***** Selected text *****

- Poster designed by Santhosh
- Directed by: P. Padmarajan
- Written by: P. Padmarajan
- Based on: Udakappola by P. Padmarajan
- Produced by: P. Stanley
- Starring: Mohanlal Sumalatha Parvathy Sreenath Ashokan Babu Namboothiri
- Cinematography: Ajayan Vincent Jayanan Vincent
- Edited by: B. Lenin V. T. Vijayan (Assistant)
- Music by: Songs: Perumbavoor G. Raveendranath Score: Johnson
- Production company: Sitara Pictures
- Distributed by: Gandhimathi Films
- Release date: 31 July 1987;
- Running time: 151 minutes
- Country: India
- Language: Malayalam

= Thoovanathumbikal =

Thoovanathumbikal or, Dragonflies in the Gentle Rain, is a 1987 Indian Malayalam-language romantic drama film written and directed by P. Padmarajan, based partly on his own novel Udakappola. It revolves around Jayakrishnan (Mohanlal) who falls in love with two women; Radha (Parvathy), a distant relative of his, and Clara (Sumalatha), an escort in town.

An experimental film, it was a commercial failure at the box office, but over the years it has turned into a cult film with a large fan following. It was ranked eighth by IBN Live in the list of greatest Indian films of all time. The film is widely noted for its rich film score and songs, dialogues and characters, detailed screenplay, and Mohanlal and Sumalatha's performance. Rain is a recurring theme and is portrayed almost as a character in the film.

*****

◆ What you will do ◆
**1)** List every actor named under "Starring" in the text on Thoovanathumbikal.
**2)** Answer these from the text on Thoovanathumbikal:
(a) Which company distributed the film?
(b) How long is the film's running time?
(c) Where did IBN Live rank it among the greatest Indian films of all time?

***** Dataset excerpts *****

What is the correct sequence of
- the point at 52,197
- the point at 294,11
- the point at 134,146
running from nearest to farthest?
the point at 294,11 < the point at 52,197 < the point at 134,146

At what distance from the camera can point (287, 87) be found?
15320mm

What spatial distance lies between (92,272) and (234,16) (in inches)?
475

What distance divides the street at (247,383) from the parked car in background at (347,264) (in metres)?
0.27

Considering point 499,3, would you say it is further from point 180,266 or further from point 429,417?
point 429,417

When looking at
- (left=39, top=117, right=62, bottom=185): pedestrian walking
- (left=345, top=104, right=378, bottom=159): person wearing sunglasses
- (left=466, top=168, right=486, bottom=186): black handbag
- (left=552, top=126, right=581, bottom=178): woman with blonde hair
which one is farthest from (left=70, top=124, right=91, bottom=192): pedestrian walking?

*****
***** Dataset excerpts *****

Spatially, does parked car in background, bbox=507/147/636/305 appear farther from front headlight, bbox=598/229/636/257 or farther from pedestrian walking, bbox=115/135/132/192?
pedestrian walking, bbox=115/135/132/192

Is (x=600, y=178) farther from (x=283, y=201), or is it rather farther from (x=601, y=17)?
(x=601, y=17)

*****
***** Dataset excerpts *****

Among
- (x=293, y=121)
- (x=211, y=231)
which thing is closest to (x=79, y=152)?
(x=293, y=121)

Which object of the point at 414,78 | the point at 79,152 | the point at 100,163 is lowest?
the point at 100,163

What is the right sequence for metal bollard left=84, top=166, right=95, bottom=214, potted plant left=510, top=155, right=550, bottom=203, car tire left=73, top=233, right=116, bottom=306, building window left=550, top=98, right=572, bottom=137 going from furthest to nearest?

*****

◆ Task solutions ◆
**1)** Mohanlal, Sumalatha, Parvathy, Sreenath, Ashokan, Babu Namboothiri

**2)**
(a) Gandhimathi Films
(b) 151 minutes
(c) Eighth